The first step required building a cloud infrastructure, with the help of Cloud Hosting Solutions (CHS). This involves connecting the edge computing (camera and raspberry PI footage of a stream) to an Amazon Web Services (AWS) IoT system and depositing camera footage and derivative products into a S3 bucket. The code for this portion of the product is in a preliminary GitLab repository that is projected to be published as a part of the long-term project. The team is also still working toward building the infrastructure through to data serving and dissemination. 

Workflow for getting streamflow data into a cloud computing system.

Other successes accomplished with this project so far include auto-provisioning (transmitting location and metadata) of edge computing systems to the cloud; establishing global actions (data is transmitted to the cloud framework and can roll into automated processing, like extracting video into frames); and building automated time-lapse computation. 

Engel and the project team have taken away a couple lessons from their experience with this project: first, cloud computing knowledge takes a lot of work and time to acquire, and second, in the short term, It can be difficult to establish a scope that encompasses the needs and wants of all stakeholders. 

Establishing standards and integrating environmental DNA (eDNA) data into the USGS Nonindigenous Aquatic Species database 

Jason Ferrante with the Wetland and Aquatic Research Center discussed his team's project on establishing standards for eDNA data in the USGS Nonindigenous Aquatic Species database (NAS). 

eDNA is genetic material released by an organism into its environment, such as skin, blood, saliva, feces. By collecting water, soil, and air samples, scientists can detect the presence of a species with eDNA. Ferrante's project aims to combine the traditional specimen sightings already available in the NAS with eDNA detections for a more complete distribution record and improved response time to new invasions. 

There is currently a need for an open, centralized eDNA database. eDNA data is currently scattered among manuscripts and reports, and thus not easily retrievable via web searches. Additionally, there are no databases dedicated to Aquatic Invasive Species (AIS), which are the species of interest for this project.

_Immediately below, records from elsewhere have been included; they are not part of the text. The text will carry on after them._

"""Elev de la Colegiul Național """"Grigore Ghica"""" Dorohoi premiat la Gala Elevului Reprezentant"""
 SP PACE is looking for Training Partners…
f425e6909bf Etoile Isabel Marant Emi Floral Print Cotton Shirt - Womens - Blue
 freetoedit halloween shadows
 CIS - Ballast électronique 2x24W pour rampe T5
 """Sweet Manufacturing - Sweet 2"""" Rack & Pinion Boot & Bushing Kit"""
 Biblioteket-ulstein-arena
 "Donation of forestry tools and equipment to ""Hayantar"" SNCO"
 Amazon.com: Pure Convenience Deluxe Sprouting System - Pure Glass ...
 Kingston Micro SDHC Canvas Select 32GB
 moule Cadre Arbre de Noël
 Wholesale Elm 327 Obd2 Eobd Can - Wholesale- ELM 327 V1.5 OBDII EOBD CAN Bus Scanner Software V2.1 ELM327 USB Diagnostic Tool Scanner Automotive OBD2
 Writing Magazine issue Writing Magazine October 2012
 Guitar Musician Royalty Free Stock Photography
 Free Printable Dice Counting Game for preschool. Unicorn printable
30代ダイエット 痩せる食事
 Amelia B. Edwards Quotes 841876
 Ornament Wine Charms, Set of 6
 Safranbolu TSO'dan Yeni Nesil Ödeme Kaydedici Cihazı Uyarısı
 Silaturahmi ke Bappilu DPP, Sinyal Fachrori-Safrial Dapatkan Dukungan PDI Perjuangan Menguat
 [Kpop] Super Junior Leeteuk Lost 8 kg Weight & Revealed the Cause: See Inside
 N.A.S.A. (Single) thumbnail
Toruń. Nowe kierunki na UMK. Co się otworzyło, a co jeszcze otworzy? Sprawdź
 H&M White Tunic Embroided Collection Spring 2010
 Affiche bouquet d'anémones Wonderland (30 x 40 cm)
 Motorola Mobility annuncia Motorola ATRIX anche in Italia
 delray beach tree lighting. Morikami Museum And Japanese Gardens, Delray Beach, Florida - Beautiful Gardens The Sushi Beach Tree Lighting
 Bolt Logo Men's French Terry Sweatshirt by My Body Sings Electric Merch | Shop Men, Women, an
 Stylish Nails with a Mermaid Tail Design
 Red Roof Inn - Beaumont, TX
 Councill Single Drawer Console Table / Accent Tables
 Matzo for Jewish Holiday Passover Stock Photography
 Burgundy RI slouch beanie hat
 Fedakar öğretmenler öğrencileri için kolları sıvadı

A centralized, national AIS viewer will allow vetting and integration of data from federal, academic, and other sources, increase data accessibility, and improve coordination of research and management activities. 

In order to successfully create a centralized AIS viewer, community standards need to be established so that data can be checked for quality and validity, especially within the FAIR data framework (Findable, Accessible, Interoperable, and Reusable). To establish community standards and successfully integrate eDNA into NAS, the project team accomplished several objectives: 

List of steps taken in integrating eDNA data into the Nonindigenous Aquatic Species Database

1) Experimental Standards 

  • Collating best standards and practices for sampling design and collection, laboratory processing, and data analysis, in an eDNA literature review. 

2) Stakeholder Backing 

  • Gathered a group of five other prominent/active eDNA researchers within DOI to discuss standards and vetting process 
  • Teleconferences to gain consensus 
  • Plan to produce a white paper 

3) Integration into NAS 

  • Pre-submission form about eDNA scientists' design and methodology in order to vet data 
  • Prototype web viewer (see meeting recording for more; must be logged into CDI wiki) 

Some challenges faced during the project included gaining consensus on the questions for the pre-submission form; staying organized and in communication; and meeting the needs of managers and researchers. Ferrante and the project team would love to follow up with CDI for help developing new tools which use eDNA data across databases to inform management; and providing feedback on an upcoming manuscript about the project's process.